Discovery of SY-589, a Highly Potent and Orally Bioavailable Polθ Helicase Inhibitor for the Treatment of HR-Deficient Tumors
- J Med Chem. 2026 Feb 12;69(3):2789-2813. doi: 10.1021/acs.jmedchem.5c02689.
- 1. Department of Medicinal Chemistry, School of Pharmacy, China Pharmaceutical University, 639 Longmian Avenue, Nanjing 211198, P. R. China.
- 2. Hangzhou SynRx Therapeutics Biomedical Technology Co., Ltd., 1390 Cangxing Road, Hangzhou 311121, P. R. China.
- 3. AutoDrug Biotech Co., Ltd., 298 XiangKe Road, Zhangjiang Hi-Tech Park, Shanghai 201210, P. R. China.
- 4. School of Medicine, Tsinghua University, Beijing 100084, P. R. China.

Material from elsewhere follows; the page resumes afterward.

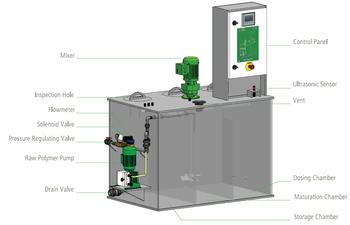 Illustration of polymer preparation system model CL-T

DNA Polymerase theta (Polθ), which mediates microhomology-mediated end joining (MMEJ) in homologous recombination-deficient (HRD) cancers, has recently emerged as a compelling synthetic lethal target. Combining Polθ inhibition with PARP inhibitors represents a promising strategy to overcome PARP Inhibitor resistance. Here, we present the discovery of SY-589, a highly potent (ATPase IC50 = 2.29 nM), selective (selectivity index >1800), and orally bioavailable (F = 107%) Polθ helicase inhibitor, which exhibits robust antitumor efficacy in HRD tumors in vitro (CTG IC50 = 2.71 nM). Notably, SY-589 synergized strongly with the PARP Inhibitor Olaparib in vitro (Loewe score >20) and in vivo (TGI = 109%), enhancing antitumor effects while permitting reduced Olaparib dosing. Overall, SY-589 is a promising candidate of Polθ inhibitor and has been positioned as a rational combination partner with PARP inhibitors, aiming to overcome PARP Inhibitor resistance and mitigate their dose-limiting toxicities.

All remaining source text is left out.